Is there a way to run a tap so that it produces SC...
# singer-tap-development
l
Is there a way to run a tap so that it produces SCHEMA records with no actual data? We use
tap-github | target-postgres
and we currently have to run each stream, fetch data from github in order for the target to generate the corresponding tables in the db. Doing this in CI in particular is problematic (time and rate limiting issues). I'm thinking that the tap knows what the data structure is, since it's in the code, so there must be a way for it to tell the target? Something like the discovery mode, but outputing messages instead of a catalog. Did I miss something obvious?
a
Do you mean with the SDK-based tap-github? If so, what about stream maps with a
"__filter__": "1 == 0"
?
I don't think
--test
sends any messages at all right now, but in theory we could make a way to "turn on" it's STDOUT behaviors, which would let it send 0 or 1 records per stream.
l
yes, I mean the sdk-based tap 🙂
I'll look at these 2 options, I'm not familiar with these corners of the code, but I'll report back, hopefully with a PR against tap-github 🤞
thanks for the pointers!
just did a quick check on the above. running
tap-github --test
produced 3065 messages even with a start_date set to this morning, and took 40seconds to run. I did not try the stream map, but I understand it would result in roughly the same behaviour, without actually sending the messages. I did a quick proof of concept for a
--schema
option, which I just made write to a schema message for each stream. It ran in 1 sec and produced 10 messages and no connections. Sadly target-postgres did not produce the tables without data 😅 so I'll keep doing what we currently do, but if you're interested, I can send an MR for the above changes in the sdk, and see if I can do the equivalent change on target-postgres (which is not sdk based, unfortunately).
a
Hi, @laurent - Did
--test
actually send messages? That's great. I didn't realize we were still emitting them (versus parsing them silently). @visch has logged a bug fix MR to solve for the excessive number of records being parsed on child streams, so I think you can expect that resolved once this merges.

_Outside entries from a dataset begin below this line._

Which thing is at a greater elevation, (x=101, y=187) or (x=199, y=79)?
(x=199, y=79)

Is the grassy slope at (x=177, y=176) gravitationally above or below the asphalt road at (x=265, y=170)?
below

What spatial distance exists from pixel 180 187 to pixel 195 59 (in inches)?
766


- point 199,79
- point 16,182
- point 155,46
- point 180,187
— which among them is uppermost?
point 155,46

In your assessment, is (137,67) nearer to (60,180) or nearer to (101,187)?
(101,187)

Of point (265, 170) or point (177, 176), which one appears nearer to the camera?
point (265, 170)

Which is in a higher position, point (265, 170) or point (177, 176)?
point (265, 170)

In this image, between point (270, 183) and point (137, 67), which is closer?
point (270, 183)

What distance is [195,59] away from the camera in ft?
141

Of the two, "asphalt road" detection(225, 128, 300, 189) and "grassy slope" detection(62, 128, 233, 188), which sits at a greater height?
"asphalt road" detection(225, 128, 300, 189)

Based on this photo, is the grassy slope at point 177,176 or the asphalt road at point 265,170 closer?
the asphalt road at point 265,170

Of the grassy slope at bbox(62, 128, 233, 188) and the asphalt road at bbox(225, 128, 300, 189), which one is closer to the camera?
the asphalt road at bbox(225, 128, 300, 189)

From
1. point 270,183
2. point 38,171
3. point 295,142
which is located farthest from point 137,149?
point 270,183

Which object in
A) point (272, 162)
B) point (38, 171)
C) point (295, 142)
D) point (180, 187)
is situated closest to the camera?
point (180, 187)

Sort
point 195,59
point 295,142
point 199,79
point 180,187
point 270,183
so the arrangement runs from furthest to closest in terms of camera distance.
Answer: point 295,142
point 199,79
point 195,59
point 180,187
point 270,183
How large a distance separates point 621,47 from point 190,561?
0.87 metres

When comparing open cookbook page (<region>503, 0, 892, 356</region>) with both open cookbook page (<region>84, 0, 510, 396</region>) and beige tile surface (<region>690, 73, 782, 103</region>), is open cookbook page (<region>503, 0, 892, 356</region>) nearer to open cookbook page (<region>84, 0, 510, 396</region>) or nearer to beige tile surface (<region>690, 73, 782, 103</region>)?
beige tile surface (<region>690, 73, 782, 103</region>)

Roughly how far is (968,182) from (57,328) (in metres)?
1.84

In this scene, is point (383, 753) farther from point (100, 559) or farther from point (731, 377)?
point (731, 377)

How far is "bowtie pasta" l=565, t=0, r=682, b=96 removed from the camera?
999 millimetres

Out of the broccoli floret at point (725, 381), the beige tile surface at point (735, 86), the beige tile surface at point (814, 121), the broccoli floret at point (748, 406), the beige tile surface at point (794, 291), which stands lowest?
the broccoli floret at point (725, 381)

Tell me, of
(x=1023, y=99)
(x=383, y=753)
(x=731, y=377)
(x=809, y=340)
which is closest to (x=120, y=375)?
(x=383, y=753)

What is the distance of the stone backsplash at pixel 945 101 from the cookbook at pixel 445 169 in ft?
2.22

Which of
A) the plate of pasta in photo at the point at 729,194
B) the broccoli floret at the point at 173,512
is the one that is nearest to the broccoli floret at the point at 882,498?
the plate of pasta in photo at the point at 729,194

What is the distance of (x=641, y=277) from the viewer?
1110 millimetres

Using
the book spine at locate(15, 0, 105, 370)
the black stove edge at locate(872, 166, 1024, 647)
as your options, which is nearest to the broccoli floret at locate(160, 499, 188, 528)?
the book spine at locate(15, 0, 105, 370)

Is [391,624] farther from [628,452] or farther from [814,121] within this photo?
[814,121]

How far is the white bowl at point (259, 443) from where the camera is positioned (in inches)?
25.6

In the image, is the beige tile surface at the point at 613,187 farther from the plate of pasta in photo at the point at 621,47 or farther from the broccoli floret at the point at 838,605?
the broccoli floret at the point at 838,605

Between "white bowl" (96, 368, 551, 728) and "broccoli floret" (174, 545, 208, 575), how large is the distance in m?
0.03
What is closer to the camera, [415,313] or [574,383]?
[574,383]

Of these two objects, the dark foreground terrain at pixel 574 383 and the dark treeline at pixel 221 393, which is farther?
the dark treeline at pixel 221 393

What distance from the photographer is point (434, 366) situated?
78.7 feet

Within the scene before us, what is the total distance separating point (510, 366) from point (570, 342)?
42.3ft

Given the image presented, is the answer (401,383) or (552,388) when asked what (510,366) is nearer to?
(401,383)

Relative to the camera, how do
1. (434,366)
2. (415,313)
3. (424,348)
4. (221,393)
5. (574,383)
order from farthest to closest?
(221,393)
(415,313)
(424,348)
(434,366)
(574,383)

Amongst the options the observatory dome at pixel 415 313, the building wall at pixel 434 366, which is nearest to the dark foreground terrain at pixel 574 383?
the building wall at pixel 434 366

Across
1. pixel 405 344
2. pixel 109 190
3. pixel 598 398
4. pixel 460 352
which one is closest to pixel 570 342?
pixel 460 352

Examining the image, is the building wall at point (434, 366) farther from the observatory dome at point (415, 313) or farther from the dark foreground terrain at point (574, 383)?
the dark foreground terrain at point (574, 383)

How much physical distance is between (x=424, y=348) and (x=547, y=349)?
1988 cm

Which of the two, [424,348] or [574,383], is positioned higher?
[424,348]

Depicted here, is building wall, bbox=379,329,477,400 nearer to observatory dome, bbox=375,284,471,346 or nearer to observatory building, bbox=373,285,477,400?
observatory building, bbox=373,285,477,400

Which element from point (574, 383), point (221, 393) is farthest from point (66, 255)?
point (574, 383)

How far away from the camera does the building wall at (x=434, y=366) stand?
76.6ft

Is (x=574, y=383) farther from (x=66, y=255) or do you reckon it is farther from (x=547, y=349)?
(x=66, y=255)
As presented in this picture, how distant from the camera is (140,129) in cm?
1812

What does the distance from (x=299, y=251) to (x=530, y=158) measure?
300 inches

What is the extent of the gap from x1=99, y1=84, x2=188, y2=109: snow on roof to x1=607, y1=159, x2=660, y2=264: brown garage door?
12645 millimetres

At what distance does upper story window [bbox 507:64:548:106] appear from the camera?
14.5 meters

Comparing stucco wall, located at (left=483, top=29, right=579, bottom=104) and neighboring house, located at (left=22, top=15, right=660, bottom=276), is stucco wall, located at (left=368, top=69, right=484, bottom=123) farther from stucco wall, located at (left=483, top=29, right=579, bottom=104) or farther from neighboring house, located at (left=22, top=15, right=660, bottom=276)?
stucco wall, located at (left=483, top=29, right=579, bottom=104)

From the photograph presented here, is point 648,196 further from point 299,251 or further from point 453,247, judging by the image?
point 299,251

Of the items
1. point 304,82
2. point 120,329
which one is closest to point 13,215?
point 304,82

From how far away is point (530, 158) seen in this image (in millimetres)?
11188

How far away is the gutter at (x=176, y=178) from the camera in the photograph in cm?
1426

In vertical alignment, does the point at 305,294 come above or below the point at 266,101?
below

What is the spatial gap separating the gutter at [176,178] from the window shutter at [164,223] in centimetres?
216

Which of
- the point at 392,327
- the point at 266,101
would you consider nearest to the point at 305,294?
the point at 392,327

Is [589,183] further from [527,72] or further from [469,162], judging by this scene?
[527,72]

Sadly target-postgres did not produce the tables without data.
Interesting... I wonder if
--test
should just emit one record each per stream? Currently, I think the behavior is max records = 1 for parents and 0 for non-parents. (Originally was
0
but we needed at least 1 parent record in order to iterate over the child stream types.)
l
I'll keep an eye on that PR, thanks for the link! And I'll look at
target-postgres
to see if there's a way to shortcut all these api calls.
Looping back to this, I opened https://gitlab.com/meltano/sdk/-/merge_requests/218 to propose a solution for it.
target-postgres
actually has an option which I had previously missed which allows this to work
persist_empty_tables